Source records
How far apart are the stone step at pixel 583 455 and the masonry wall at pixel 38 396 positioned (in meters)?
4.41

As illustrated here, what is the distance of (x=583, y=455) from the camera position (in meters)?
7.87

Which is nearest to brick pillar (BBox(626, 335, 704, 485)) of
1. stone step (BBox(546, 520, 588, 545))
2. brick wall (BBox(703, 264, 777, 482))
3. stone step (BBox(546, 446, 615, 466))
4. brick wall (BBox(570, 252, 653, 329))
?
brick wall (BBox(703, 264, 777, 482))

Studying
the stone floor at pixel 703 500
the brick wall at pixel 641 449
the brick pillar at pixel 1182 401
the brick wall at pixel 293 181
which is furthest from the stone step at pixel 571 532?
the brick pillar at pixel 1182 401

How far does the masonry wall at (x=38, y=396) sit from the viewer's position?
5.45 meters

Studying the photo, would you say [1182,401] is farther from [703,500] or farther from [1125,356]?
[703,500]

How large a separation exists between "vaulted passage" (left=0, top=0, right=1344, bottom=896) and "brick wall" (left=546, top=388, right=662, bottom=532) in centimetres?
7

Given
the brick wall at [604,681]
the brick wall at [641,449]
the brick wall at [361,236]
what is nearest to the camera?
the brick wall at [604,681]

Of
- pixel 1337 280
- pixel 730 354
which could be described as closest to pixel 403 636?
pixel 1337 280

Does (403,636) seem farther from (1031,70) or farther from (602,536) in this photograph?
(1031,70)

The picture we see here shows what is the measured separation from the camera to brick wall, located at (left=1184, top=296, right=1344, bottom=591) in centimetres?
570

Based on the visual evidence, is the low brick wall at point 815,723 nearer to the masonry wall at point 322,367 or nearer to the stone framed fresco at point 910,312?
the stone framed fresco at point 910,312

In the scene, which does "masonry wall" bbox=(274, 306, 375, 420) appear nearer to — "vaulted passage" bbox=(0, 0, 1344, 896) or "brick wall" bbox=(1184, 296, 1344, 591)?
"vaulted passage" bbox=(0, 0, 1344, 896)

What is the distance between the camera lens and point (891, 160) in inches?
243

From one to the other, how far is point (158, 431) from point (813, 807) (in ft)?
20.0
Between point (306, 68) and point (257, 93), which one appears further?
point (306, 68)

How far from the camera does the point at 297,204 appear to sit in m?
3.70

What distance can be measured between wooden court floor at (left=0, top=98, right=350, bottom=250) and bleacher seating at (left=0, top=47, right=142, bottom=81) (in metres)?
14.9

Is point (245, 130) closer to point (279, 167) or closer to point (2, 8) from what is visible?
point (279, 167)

DO THIS: Rewrite the records starting with the line that contains "From one to" and going on through the end of the records, leaving the requests unchanged but multiplying every number in the answers (distances and point coordinates) by 0.8. Round each result to as many decimal places as the original number had, with halves rounded up.

EXERCISE SOLUTION:
From one to the other, how far is point (158, 431) from point (813, 807) (in ft)?
16.0
Between point (306, 68) and point (257, 93), which one appears further?
point (245, 54)

How far from the camera does the point at 297,204 appear to sit in m?
2.96

What distance can be measured between wooden court floor at (left=0, top=98, right=350, bottom=250) and bleacher seating at (left=0, top=47, right=142, bottom=81) (in metres)?
11.9

Is point (245, 130) closer to point (279, 167) or closer to point (2, 8) from what is visible?
point (223, 134)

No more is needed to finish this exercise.